Compressed air pressures can vary across the system piping in a typical industrial plant due to friction loss inside the pipes and restrictions to flow caused by system components such as air dryers, filters, regulators, connectors, and hoses. The air pressure might start out at 125 psi at the air compressor, be only 115 psi as it exits the compressor room, then drop only 110 psi by the time it reaches the piping to the end use at the far end of the plant. But in most cases, it is the last 30 feet of piping, “the dirty 30,” where most of the pressure differential occurs.
In the fiberglass plant, a special test was done to assess the issue. A pressure gauge on a T connection was connected to the tool. The pressure was first measured with no air flowing while the tool was at rest. A second test was done with the tool running. The readings were compared. The initial pressure was about 118 psi, but with the tool consuming air, the pressure dropped to only 44 psi, a difference of 74 psi. To operate correctly, this tool needed at least 90 psi.
It was fairly easy to determine the cause of the pressure differential. The molds being cut were about 30-feet long, requiring a fairly long air hose to access both ends freely without restriction. To make work with the tool easier, a long ¼-in. hose on a retractable hose reel was used. The connection to the reel was supplied through a ¼-in. quick-connect coupler. A second coupler had been installed midway along the hose where a hose extension was added. A third quick-connect coupler was located where the tool was connected. Each of these elements contributed to a portion of the large pressure loss.
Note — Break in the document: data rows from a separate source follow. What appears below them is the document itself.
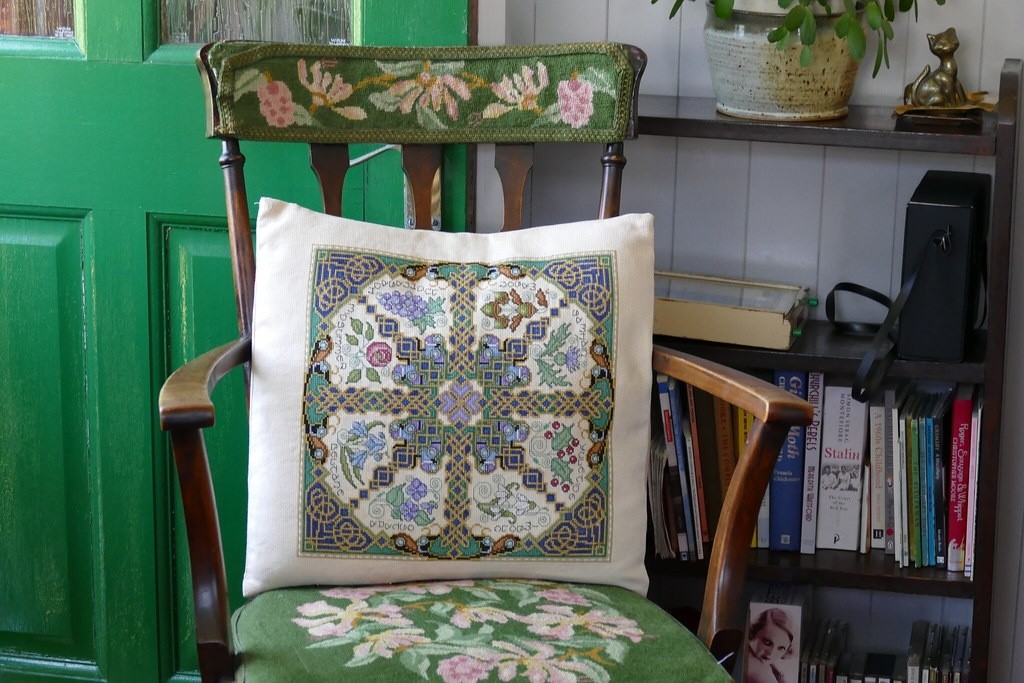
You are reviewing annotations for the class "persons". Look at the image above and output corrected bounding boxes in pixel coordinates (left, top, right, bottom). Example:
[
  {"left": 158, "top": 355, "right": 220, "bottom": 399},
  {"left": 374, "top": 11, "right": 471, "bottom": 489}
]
[
  {"left": 745, "top": 607, "right": 795, "bottom": 683},
  {"left": 836, "top": 467, "right": 851, "bottom": 490},
  {"left": 822, "top": 466, "right": 839, "bottom": 490}
]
This tool consumed about 15 cubic feet per minute when it operated at full output. A check of the pressure drop of the 50 feet of ¼-in. hose showed a rated pressure differential of 40 psi. Each quick-connect coupler contributed slightly over 10 psi to the total pressure drop. There wasn’t anything wrong with this tool; the piping and connectors running to it were too small.
What was just described is a common problem in industrial plants. A standard size of hoses and connectors is often applied to all compressed air powered equipment in the plant as a standard installation with little regard to the varying flow rates of the different types of equipment. This policy saves on the number of parts you must stock in the stores department, but it causes problems when a tool requires higher-than-average flow rates. Small tools will have small pressure differential, but large consumers of compressed air will be starved for pressure, causing poor performance.
In this plant, the discharge pressure of the compressor had been jacked up as high as it could go. This higher pressure causes the air compressor to consume about 1% more power for every 2 psi of extra pressure. In addition, any unregulated compressed air will consume about 1% more air for every 1-psi increase in system pressure. All this adds up to higher ongoing electrical costs for the compressed air system due to wasted energy.
The solution to the problem can be seen by examining Table 1. If a 3/8-in. hose size is selected, the pressure differential reduces substantially. This installation was upgraded to larger size hose, and all but one quick connector was removed. A new 3/8-in. full-flow quick-connect coupler was installed to further reduce connector loss. As a result, the tool now receives 92 psi and is performing wonderfully. Further improvement could have been gained by increasing the hose and connector size even larger to the next largest size.
During a recent plant tour, the cutter operator gave us a big thumbs-up for making his work life much more productive.